Mendagri Sebut Masyarakat Tangsel Masih Kesulitan Dapat Kamar di RS Rujukan Covid-19

Hasan Kurniawan, Okezone · Selasa 27 Juli 2021 15:51 WIB
https: img.okezone.com content 2021 07 27 338 2446763 mendagri-sebut-masyarakat-tangsel-masih-kesulitan-dapat-kamar-di-rs-rujukan-covid-19-NC9rhQWNM4.jpg Mendagri Tito Karnavian. (Foto : Hasan Kurniawan)

TANGERANG SELATAN - Menteri Dalam Negeri (Mendagri), Tito Karnavian menyatakan, tingginya bed occupancy rate (BOR) di RS rujukan Covid-19 di Kota Tangerang Selatan (Tangsel) masih perlu diwaspadai.

Pihaknya meminta kepada Pemerintah Kota (Pemkot) Tangsel menambah ketersediaan BOR. Dengan begitu, tidak ada lagi penderita Covid-19 dengan gejala berat yang harusnya mendapatkan perawatan di rumah sakit, menjadi isolasi mandiri di rumah.

"Memang meskipun angka positif rate-nya naik turun, fluktuatif, saya memberi catatan khusus mengenai BOR, masih di atas 60%. Ini perlu diwaspadai," kata Tito, kepada Sindonews, di Pemkot Tangsel, Selasa (27/7/2021) siang.

Ia melanjutkan, dengan ketersediaan BOR yang ada saat ini, masyarakat kesulitan mendapatkan kamar untuk perawatan.
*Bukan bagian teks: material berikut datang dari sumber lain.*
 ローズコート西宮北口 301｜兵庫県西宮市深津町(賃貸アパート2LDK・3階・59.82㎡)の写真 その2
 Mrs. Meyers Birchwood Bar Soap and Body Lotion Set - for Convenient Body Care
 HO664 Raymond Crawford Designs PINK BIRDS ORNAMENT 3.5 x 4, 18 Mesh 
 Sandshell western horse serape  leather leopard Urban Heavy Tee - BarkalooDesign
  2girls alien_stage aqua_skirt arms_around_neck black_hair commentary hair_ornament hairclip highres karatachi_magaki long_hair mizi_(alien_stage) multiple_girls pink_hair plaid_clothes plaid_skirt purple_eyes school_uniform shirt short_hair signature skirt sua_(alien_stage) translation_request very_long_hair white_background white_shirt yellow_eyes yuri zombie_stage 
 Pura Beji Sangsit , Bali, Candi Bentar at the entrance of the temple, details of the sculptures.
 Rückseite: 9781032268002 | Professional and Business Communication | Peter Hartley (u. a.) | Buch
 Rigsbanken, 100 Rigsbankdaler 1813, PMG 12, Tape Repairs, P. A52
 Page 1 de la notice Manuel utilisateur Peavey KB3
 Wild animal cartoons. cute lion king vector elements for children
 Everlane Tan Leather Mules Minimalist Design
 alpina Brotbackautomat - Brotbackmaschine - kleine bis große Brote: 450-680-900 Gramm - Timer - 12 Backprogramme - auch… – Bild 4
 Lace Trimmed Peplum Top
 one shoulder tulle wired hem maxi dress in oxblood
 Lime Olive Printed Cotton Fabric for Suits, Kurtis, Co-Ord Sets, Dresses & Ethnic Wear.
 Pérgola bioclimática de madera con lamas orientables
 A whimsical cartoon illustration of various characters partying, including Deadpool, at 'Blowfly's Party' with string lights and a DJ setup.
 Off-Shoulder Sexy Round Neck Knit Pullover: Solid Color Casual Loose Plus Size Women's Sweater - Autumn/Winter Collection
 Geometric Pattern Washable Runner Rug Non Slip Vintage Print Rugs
Hal ini sangat berbahaya bagi pasien gejala berat.

"Karena kalau bed-nya di atas 60%, itu artinya masyarakat masih kesulitan mendapatkan tempat perawatan. Untuk itu, perlu dilakukan penambahan bed untuk pasien Covid-19, baik di RS pemerintah dan swasta," ucapnya.

Sementara itu, Wali Kota Tangsel Benyamin Davnie mengakui, pihaknya masih kekurangan ketersediaan tempat tidur pasien gejala berat di Intensive Care Unit (ICU).

Baca Juga : Tekan Kasus Covid-19, Panglima: TNI Gunakan Tracer Digital dan Lapangan

"Ke depan, di hilir kami akan mempersiapkan ketersediaan tempar tidur, terutama ICU yang banyak dibutuhkan masyarakat. Dari sekira 22 RSU yang ada di Kota Tangsel, 71 tempat tidurnya penuh semua," tutur Benyamin.